**WORKING DATA**
────

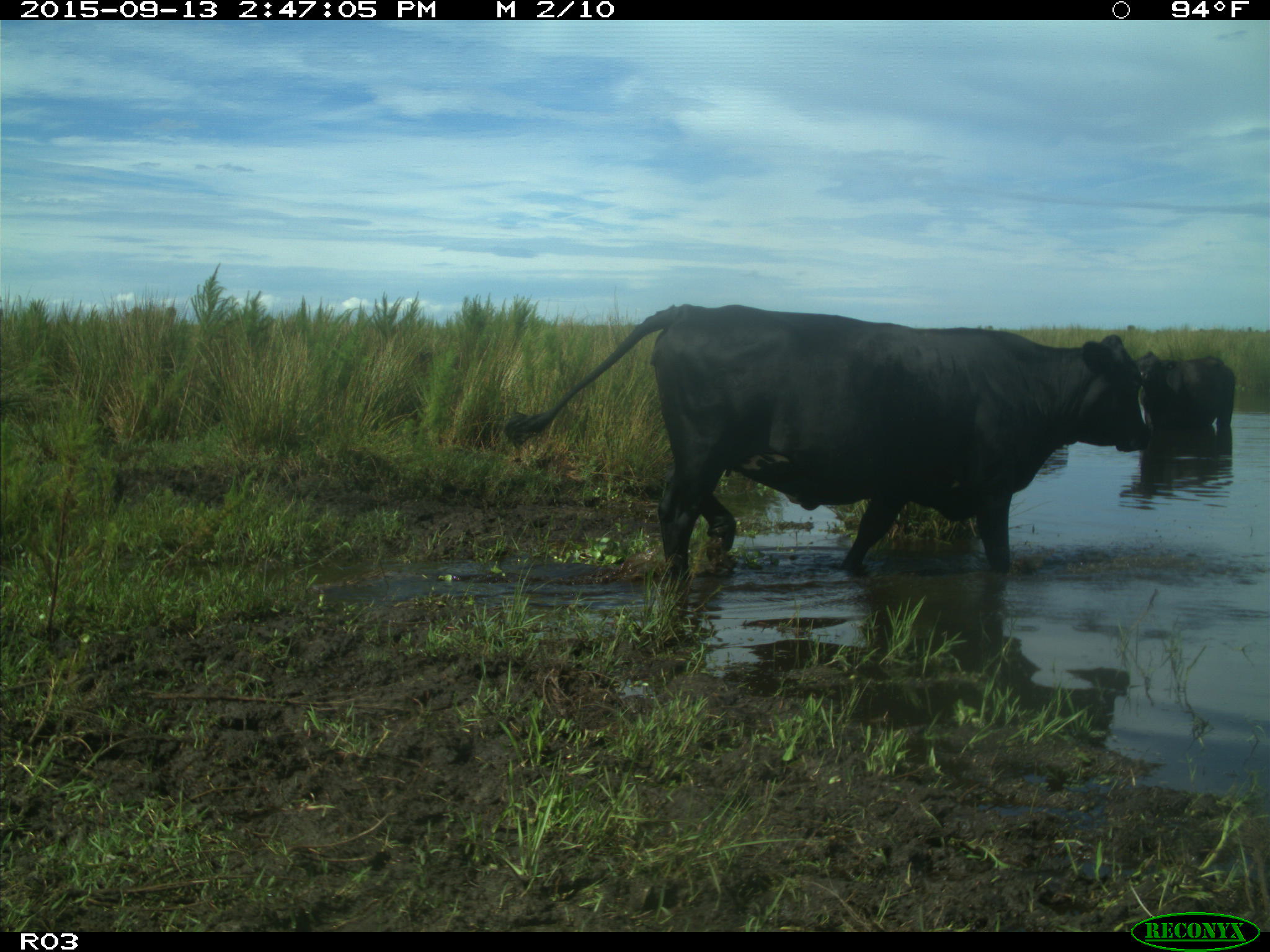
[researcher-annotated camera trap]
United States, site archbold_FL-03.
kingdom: Animalia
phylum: Chordata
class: Mammalia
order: Artiodactyla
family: Bovidae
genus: Bos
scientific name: Bos taurus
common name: domestic cow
Bos taurus (domestic cow).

────

**PROBLEM TO SOLVE**
With the line containing "phylum: Chordata" as the first and the last line of the records as the final one, print exactly the lines in that span.

**OUTPUT FOR THIS EXERCISE**
phylum: Chordata
class: Mammalia
order: Artiodactyla
family: Bovidae
genus: Bos
scientific name: Bos taurus
common name: domestic cow
Bos taurus (domestic cow).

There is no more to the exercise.